Et c'est là que le bât blesse, les coûts de l'assurance seraient particulièrement élevés en raison des éventuels problèmes de santé qui sont bien naturellement plus élevés après 60 ans.

Par ailleurs, les banques souhaiteraient généralement que les prêts immobiliers soient remboursés avant l'âge de 75 ans. Difficile donc d'envisager un prêt longue durée lorsque l'on est un sénior.

Enfin, les taux d'intérêts particulièrement bas seraient également une mauvaise nouvelle pour les séniors. On parle ici des taux d'usures. Censés protéger les emprunteurs, ils peuvent se retourner contre certains d'entres eux.

Le coût de l'assurance emprunteur ajoutés aux frais de dossier et aux honoraires du courtier font parfois passer le coût du crédit juste au-dessus du taux de l'usure au-delà duquel les banques n'ont plus le droit de prêter.

Des solutions existent pour surpasser ces difficultés

Néanmoins, prendre de l'âge n'est pas forcément une fatalité. Les banquiers aiment le profil des séniors. Notamment les seconds accédants, c'est-à-dire les personnes qui bénéficient déjà d'un bien immobilier.

Les conditions d'octroi sont alors souvent excellentes, notamment pour les résidences principales. De plus, la vente du précédent domicile représente le plus souvent une bonne partie du prix d'achat, le montant du prêt est faible, sa durée, plus courte, et les taux d'intérêt sont attractifs.

Concernant l'assurance emprunteur, plusieurs solutions sont également possibles.

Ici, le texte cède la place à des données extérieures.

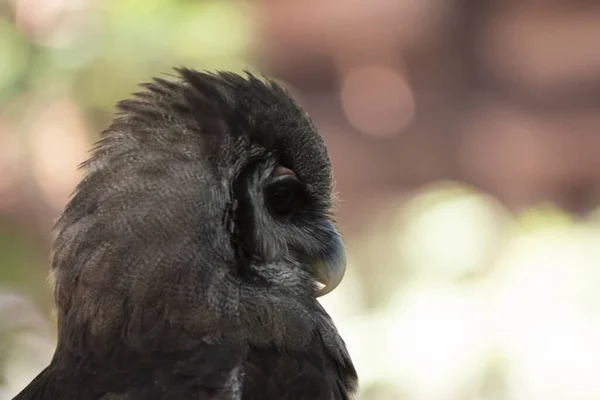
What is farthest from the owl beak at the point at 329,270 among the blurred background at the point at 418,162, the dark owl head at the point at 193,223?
the blurred background at the point at 418,162

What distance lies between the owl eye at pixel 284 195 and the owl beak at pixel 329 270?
12 centimetres

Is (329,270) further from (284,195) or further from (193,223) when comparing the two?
(193,223)

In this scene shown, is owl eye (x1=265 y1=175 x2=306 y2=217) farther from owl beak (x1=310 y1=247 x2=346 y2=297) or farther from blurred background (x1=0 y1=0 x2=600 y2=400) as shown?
blurred background (x1=0 y1=0 x2=600 y2=400)

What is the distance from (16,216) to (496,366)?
7.39 ft

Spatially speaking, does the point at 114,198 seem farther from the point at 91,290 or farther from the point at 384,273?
the point at 384,273

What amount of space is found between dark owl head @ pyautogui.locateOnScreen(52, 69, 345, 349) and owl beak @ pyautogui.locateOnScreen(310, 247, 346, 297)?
42 mm

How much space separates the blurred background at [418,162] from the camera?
4238mm

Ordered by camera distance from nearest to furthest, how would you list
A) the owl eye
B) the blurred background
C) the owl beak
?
the owl eye, the owl beak, the blurred background

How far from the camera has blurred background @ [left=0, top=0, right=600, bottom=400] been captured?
13.9 feet

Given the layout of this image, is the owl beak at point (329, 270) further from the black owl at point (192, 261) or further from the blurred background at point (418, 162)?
the blurred background at point (418, 162)

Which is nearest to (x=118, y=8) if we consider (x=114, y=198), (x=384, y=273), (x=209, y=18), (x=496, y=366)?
(x=209, y=18)

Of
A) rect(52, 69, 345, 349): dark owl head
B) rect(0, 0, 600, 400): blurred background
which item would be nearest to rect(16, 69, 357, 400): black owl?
rect(52, 69, 345, 349): dark owl head

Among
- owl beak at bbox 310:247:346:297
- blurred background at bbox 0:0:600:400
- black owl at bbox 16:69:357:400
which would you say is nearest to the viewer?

Tout d'abord, il est possible de faire jouer la concurrence. Surtout si l'assurance emprunteur est onéreuse. L'appel à un courtier peut être une solution intelligente pour vous permettre de négocier les meilleurs taux.

Ensuite, comme évoqué précédemment, il est possible de se passer de cette assurance. Une solution certes plus risquée, mais envisageable lorsque le patrimoine le permet.

Plusieurs solutions existent d'ailleurs pour se passer de l'assurance emprunteur. La première est le nantissement, il consiste à gager un placement financier (assurance-vie, PEA, comptes-titres etc..) en faveur de la banque.

Le prêt viager hypothécaire est également possible. Dans ce cas de figure, l'emprunteur choisit de placer une hypothèque sur un bien immobilier afin d'emprunter une somme d'argent.

Enfin, dernier moyen, le prêt hypothécaire cautionné, il s'agira ici de verser une caution en guise de garantie en cas de décès ou d'invalidité. L'emprunt est alors remboursé par mensualité.